Birdenbire buraya ne amaçla geldi acaba? Merak ettim.
...Ha? Soruma garip mi dedim?
Leydi Mi'nin bakışları hafifçe kaydı, gözlerinde bir değişim belirtisi vardı.
“Çok değiştiğini duydum, söylentilerin asılsız olmadığı anlaşılıyor.”
“Elbette, aradan ne kadar zaman geçtiğini düşünürsek, değişmek doğaldır.”
“Anlıyorum. Uzun zaman olmuş olmalı…” Leydi Mi çayının son yudumunu aldı ve zarifçe yerinden kalktı.
“Sadece dönüşünüzü duyduğumdan beri yüzünüzü görmeye geldim. Bunun üzerinde fazla durmaya gerek yok.”
“...Bağışlamak?”
“Gelecekte uygun bir buluşmamız olacak. Baban şu anda seni arıyor olmalı.”

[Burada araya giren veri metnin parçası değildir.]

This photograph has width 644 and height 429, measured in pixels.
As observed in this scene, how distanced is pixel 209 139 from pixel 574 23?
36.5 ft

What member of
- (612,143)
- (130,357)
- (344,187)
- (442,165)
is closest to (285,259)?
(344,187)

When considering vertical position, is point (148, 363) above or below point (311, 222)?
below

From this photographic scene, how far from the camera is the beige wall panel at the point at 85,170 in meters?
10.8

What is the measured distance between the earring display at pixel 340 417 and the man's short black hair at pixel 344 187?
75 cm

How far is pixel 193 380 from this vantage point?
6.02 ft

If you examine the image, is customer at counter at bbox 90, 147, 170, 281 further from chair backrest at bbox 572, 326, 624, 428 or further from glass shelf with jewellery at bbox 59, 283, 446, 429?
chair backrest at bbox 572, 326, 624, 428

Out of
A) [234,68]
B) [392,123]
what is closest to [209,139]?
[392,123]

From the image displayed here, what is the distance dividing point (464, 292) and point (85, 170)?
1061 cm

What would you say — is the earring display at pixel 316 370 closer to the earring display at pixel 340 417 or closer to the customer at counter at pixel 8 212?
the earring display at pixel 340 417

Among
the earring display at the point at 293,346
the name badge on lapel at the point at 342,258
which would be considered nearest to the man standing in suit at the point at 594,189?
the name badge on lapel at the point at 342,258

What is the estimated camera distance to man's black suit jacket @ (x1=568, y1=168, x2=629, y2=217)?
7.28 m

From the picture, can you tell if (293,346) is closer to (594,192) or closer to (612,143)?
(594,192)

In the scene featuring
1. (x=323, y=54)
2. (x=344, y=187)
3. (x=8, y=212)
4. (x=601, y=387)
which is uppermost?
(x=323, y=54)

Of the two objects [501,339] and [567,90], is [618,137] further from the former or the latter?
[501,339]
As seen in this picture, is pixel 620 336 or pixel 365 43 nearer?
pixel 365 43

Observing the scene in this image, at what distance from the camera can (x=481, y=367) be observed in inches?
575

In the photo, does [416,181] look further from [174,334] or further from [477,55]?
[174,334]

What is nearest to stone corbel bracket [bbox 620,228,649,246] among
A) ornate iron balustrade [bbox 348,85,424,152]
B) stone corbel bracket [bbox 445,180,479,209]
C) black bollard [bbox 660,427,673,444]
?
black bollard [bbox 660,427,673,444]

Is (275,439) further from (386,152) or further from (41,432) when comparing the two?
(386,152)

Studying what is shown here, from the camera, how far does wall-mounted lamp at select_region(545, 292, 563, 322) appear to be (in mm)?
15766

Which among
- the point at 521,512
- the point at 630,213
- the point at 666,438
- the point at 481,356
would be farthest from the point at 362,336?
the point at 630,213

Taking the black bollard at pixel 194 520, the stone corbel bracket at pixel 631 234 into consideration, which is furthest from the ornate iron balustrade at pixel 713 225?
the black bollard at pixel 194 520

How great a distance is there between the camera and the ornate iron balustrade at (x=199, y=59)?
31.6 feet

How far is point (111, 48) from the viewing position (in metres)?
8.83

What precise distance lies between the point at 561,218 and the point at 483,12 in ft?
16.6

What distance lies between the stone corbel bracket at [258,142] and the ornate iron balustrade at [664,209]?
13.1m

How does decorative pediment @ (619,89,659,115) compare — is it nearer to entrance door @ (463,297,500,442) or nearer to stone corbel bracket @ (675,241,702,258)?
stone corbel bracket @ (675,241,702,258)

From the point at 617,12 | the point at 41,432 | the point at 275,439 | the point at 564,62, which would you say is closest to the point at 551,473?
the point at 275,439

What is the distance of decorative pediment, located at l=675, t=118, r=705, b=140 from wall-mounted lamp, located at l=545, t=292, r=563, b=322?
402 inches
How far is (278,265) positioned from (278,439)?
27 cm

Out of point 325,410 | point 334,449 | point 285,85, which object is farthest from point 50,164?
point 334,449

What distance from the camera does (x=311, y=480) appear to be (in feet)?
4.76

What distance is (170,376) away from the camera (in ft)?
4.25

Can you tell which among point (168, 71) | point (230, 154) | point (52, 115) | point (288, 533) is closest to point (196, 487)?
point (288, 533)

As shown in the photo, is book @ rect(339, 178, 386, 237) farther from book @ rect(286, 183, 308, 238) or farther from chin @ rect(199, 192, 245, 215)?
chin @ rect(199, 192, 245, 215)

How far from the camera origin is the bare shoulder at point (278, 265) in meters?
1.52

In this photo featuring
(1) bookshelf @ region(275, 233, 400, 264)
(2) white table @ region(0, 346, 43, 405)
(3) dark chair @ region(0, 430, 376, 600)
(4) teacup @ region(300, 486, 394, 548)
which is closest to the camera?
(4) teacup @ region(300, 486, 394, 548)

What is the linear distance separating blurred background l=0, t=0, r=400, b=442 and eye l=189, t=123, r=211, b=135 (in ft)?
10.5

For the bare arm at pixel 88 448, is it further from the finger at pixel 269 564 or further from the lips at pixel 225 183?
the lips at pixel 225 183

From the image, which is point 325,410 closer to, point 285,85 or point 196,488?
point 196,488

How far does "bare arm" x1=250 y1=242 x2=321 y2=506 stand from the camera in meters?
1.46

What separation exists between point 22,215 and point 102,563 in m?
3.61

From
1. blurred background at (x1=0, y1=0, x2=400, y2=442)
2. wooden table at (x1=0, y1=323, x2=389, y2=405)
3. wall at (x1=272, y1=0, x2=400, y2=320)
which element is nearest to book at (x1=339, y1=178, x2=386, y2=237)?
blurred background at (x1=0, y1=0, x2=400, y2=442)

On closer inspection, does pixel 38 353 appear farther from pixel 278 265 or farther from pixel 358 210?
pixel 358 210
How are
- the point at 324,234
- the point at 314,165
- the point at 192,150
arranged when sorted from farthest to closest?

Bu veda sözcüklerinden sonra Leydi Mi arkasını dönüp kapıya doğru yürüdü ve beni şaşkın ve şaşkın bir halde bıraktı.
Gerçekten sadece beni görmek için mi buraya geldi?
Durum beni çok şaşırtmıştı, nasıl tepki vereceğimi bilemiyordum.
Bu neydi böyle?
Leydi Mi'nin ziyaretinin farklı bir amacı olabileceği ihtimalini düşünerek düşündüm. Ama sadece ona bakarak niyetini tahmin etmek zordu.
Ondan nefret etmiyordum ya da korkmuyordum, ama onun yanındayken huzursuz oluyordum.
Ama tam Leydi Mi kapıdan çıkmak üzereyken...
Slayt!
Kapı aniden açıldı ve biri odama girdi.
“Küçük Kardeş! Sen atlıyorsun... “
Bu kişi Gu Huibi'den başkası değildi.
Gu Huibi'nin gözleri Leydi Mi ile buluştuğu anda ifadesinin anında değişmesi oldukça eğlenceli bir görüntüydü.
Bir anda karışıklık tam bir dehşete dönüştü.
“Anne?”
“...İlginç.”
Bayan Mi'nin Gu Huibi'nin titrek sözlerine verdiği tepki eskisi kadar sakindi, ancak Gu Huibi'nin yanağından soğuk ter damlaları akıyordu.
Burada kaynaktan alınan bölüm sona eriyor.